[Stored data]
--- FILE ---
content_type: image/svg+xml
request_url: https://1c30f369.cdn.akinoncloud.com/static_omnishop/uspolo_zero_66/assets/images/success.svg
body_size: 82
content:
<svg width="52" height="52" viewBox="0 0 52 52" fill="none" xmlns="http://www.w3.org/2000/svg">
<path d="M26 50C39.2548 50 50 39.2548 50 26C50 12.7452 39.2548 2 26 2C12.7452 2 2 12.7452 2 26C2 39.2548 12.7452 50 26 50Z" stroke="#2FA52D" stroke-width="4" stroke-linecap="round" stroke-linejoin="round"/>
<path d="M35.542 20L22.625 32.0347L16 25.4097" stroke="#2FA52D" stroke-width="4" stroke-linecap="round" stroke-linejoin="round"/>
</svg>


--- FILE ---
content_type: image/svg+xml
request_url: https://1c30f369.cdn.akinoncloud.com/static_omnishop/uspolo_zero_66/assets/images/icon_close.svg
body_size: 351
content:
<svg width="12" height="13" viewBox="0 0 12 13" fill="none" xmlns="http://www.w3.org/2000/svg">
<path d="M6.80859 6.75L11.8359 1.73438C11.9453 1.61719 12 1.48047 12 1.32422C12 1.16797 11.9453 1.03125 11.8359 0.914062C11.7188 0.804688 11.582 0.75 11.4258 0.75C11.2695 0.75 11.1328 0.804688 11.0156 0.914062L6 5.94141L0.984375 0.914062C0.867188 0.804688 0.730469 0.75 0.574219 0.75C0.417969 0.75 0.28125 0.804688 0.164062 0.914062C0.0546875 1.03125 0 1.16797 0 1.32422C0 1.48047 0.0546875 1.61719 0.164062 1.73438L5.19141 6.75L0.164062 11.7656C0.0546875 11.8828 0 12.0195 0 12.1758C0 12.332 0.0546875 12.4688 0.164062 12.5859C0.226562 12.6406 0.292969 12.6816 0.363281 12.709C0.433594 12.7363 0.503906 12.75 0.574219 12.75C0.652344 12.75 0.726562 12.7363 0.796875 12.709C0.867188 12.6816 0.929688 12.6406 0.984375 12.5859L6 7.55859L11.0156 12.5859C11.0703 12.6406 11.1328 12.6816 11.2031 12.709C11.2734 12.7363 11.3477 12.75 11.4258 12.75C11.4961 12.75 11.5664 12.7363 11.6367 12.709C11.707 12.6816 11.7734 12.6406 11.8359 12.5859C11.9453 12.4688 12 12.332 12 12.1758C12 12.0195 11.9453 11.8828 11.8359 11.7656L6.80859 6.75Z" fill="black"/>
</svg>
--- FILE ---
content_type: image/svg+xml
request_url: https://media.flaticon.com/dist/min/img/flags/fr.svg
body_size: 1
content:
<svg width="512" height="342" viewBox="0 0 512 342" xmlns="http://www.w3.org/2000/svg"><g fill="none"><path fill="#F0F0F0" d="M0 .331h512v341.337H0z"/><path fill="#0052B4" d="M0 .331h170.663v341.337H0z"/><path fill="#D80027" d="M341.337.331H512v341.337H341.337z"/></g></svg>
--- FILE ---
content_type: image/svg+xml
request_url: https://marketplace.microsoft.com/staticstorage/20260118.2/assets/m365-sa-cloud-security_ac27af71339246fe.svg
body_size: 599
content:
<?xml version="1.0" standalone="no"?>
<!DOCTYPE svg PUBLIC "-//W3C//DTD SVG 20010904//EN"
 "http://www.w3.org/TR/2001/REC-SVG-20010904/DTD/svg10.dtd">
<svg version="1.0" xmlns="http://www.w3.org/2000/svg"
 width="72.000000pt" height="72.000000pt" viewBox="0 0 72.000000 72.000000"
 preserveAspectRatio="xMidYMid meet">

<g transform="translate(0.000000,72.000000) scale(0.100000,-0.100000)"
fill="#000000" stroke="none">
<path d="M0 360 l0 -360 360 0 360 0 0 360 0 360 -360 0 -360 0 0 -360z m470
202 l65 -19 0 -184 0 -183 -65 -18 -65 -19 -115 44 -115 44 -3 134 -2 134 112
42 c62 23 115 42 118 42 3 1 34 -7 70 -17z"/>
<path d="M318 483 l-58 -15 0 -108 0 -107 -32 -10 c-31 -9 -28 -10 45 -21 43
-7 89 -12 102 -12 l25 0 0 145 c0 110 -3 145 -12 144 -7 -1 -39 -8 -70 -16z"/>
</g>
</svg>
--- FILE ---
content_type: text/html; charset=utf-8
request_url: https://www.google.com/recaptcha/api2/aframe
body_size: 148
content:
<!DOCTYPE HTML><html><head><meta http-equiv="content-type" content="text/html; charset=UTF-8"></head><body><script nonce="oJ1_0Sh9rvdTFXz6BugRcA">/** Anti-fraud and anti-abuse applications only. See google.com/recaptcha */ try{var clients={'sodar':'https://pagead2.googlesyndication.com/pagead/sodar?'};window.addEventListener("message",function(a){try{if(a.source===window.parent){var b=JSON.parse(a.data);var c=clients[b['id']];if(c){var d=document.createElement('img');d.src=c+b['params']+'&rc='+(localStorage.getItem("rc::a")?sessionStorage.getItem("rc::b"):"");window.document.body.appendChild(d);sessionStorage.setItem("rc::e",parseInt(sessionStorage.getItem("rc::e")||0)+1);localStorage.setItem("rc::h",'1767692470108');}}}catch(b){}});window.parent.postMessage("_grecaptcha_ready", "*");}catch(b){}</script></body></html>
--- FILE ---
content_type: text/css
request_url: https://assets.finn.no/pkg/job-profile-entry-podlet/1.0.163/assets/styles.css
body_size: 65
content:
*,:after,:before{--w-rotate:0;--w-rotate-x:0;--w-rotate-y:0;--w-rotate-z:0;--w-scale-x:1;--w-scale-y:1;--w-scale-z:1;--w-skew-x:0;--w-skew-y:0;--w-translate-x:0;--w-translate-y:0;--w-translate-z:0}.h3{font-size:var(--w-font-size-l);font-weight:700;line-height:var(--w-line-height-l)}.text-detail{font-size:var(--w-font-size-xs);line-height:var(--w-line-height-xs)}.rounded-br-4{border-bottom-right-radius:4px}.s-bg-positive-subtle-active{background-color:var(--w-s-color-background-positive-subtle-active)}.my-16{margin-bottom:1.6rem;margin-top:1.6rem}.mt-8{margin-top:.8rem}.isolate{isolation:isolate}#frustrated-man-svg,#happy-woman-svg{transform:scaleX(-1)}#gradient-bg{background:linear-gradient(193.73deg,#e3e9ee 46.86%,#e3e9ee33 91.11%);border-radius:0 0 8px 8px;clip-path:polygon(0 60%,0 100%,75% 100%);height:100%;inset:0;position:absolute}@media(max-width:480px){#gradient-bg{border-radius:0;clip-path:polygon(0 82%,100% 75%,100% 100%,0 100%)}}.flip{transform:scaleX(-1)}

Exercise aim
Set all of the entries down again, exactly as they were given.

Result
--- FILE ---
content_type: image/svg+xml
request_url: https://1c30f369.cdn.akinoncloud.com/static_omnishop/uspolo_zero_66/assets/images/success.svg
body_size: 82
content:
<svg width="52" height="52" viewBox="0 0 52 52" fill="none" xmlns="http://www.w3.org/2000/svg">
<path d="M26 50C39.2548 50 50 39.2548 50 26C50 12.7452 39.2548 2 26 2C12.7452 2 2 12.7452 2 26C2 39.2548 12.7452 50 26 50Z" stroke="#2FA52D" stroke-width="4" stroke-linecap="round" stroke-linejoin="round"/>
<path d="M35.542 20L22.625 32.0347L16 25.4097" stroke="#2FA52D" stroke-width="4" stroke-linecap="round" stroke-linejoin="round"/>
</svg>


--- FILE ---
content_type: image/svg+xml
request_url: https://1c30f369.cdn.akinoncloud.com/static_omnishop/uspolo_zero_66/assets/images/icon_close.svg
body_size: 351
content:
<svg width="12" height="13" viewBox="0 0 12 13" fill="none" xmlns="http://www.w3.org/2000/svg">
<path d="M6.80859 6.75L11.8359 1.73438C11.9453 1.61719 12 1.48047 12 1.32422C12 1.16797 11.9453 1.03125 11.8359 0.914062C11.7188 0.804688 11.582 0.75 11.4258 0.75C11.2695 0.75 11.1328 0.804688 11.0156 0.914062L6 5.94141L0.984375 0.914062C0.867188 0.804688 0.730469 0.75 0.574219 0.75C0.417969 0.75 0.28125 0.804688 0.164062 0.914062C0.0546875 1.03125 0 1.16797 0 1.32422C0 1.48047 0.0546875 1.61719 0.164062 1.73438L5.19141 6.75L0.164062 11.7656C0.0546875 11.8828 0 12.0195 0 12.1758C0 12.332 0.0546875 12.4688 0.164062 12.5859C0.226562 12.6406 0.292969 12.6816 0.363281 12.709C0.433594 12.7363 0.503906 12.75 0.574219 12.75C0.652344 12.75 0.726562 12.7363 0.796875 12.709C0.867188 12.6816 0.929688 12.6406 0.984375 12.5859L6 7.55859L11.0156 12.5859C11.0703 12.6406 11.1328 12.6816 11.2031 12.709C11.2734 12.7363 11.3477 12.75 11.4258 12.75C11.4961 12.75 11.5664 12.7363 11.6367 12.709C11.707 12.6816 11.7734 12.6406 11.8359 12.5859C11.9453 12.4688 12 12.332 12 12.1758C12 12.0195 11.9453 11.8828 11.8359 11.7656L6.80859 6.75Z" fill="black"/>
</svg>
--- FILE ---
content_type: image/svg+xml
request_url: https://media.flaticon.com/dist/min/img/flags/fr.svg
body_size: 1
content:
<svg width="512" height="342" viewBox="0 0 512 342" xmlns="http://www.w3.org/2000/svg"><g fill="none"><path fill="#F0F0F0" d="M0 .331h512v341.337H0z"/><path fill="#0052B4" d="M0 .331h170.663v341.337H0z"/><path fill="#D80027" d="M341.337.331H512v341.337H341.337z"/></g></svg>
--- FILE ---
content_type: image/svg+xml
request_url: https://marketplace.microsoft.com/staticstorage/20260118.2/assets/m365-sa-cloud-security_ac27af71339246fe.svg
body_size: 599
content:
<?xml version="1.0" standalone="no"?>
<!DOCTYPE svg PUBLIC "-//W3C//DTD SVG 20010904//EN"
 "http://www.w3.org/TR/2001/REC-SVG-20010904/DTD/svg10.dtd">
<svg version="1.0" xmlns="http://www.w3.org/2000/svg"
 width="72.000000pt" height="72.000000pt" viewBox="0 0 72.000000 72.000000"
 preserveAspectRatio="xMidYMid meet">

<g transform="translate(0.000000,72.000000) scale(0.100000,-0.100000)"
fill="#000000" stroke="none">
<path d="M0 360 l0 -360 360 0 360 0 0 360 0 360 -360 0 -360 0 0 -360z m470
202 l65 -19 0 -184 0 -183 -65 -18 -65 -19 -115 44 -115 44 -3 134 -2 134 112
42 c62 23 115 42 118 42 3 1 34 -7 70 -17z"/>
<path d="M318 483 l-58 -15 0 -108 0 -107 -32 -10 c-31 -9 -28 -10 45 -21 43
-7 89 -12 102 -12 l25 0 0 145 c0 110 -3 145 -12 144 -7 -1 -39 -8 -70 -16z"/>
</g>
</svg>
--- FILE ---
content_type: text/html; charset=utf-8
request_url: https://www.google.com/recaptcha/api2/aframe
body_size: 148
content:
<!DOCTYPE HTML><html><head><meta http-equiv="content-type" content="text/html; charset=UTF-8"></head><body><script nonce="oJ1_0Sh9rvdTFXz6BugRcA">/** Anti-fraud and anti-abuse applications only. See google.com/recaptcha */ try{var clients={'sodar':'https://pagead2.googlesyndication.com/pagead/sodar?'};window.addEventListener("message",function(a){try{if(a.source===window.parent){var b=JSON.parse(a.data);var c=clients[b['id']];if(c){var d=document.createElement('img');d.src=c+b['params']+'&rc='+(localStorage.getItem("rc::a")?sessionStorage.getItem("rc::b"):"");window.document.body.appendChild(d);sessionStorage.setItem("rc::e",parseInt(sessionStorage.getItem("rc::e")||0)+1);localStorage.setItem("rc::h",'1767692470108');}}}catch(b){}});window.parent.postMessage("_grecaptcha_ready", "*");}catch(b){}</script></body></html>
--- FILE ---
content_type: text/css
request_url: https://assets.finn.no/pkg/job-profile-entry-podlet/1.0.163/assets/styles.css
body_size: 65
content:
*,:after,:before{--w-rotate:0;--w-rotate-x:0;--w-rotate-y:0;--w-rotate-z:0;--w-scale-x:1;--w-scale-y:1;--w-scale-z:1;--w-skew-x:0;--w-skew-y:0;--w-translate-x:0;--w-translate-y:0;--w-translate-z:0}.h3{font-size:var(--w-font-size-l);font-weight:700;line-height:var(--w-line-height-l)}.text-detail{font-size:var(--w-font-size-xs);line-height:var(--w-line-height-xs)}.rounded-br-4{border-bottom-right-radius:4px}.s-bg-positive-subtle-active{background-color:var(--w-s-color-background-positive-subtle-active)}.my-16{margin-bottom:1.6rem;margin-top:1.6rem}.mt-8{margin-top:.8rem}.isolate{isolation:isolate}#frustrated-man-svg,#happy-woman-svg{transform:scaleX(-1)}#gradient-bg{background:linear-gradient(193.73deg,#e3e9ee 46.86%,#e3e9ee33 91.11%);border-radius:0 0 8px 8px;clip-path:polygon(0 60%,0 100%,75% 100%);height:100%;inset:0;position:absolute}@media(max-width:480px){#gradient-bg{border-radius:0;clip-path:polygon(0 82%,100% 75%,100% 100%,0 100%)}}.flip{transform:scaleX(-1)}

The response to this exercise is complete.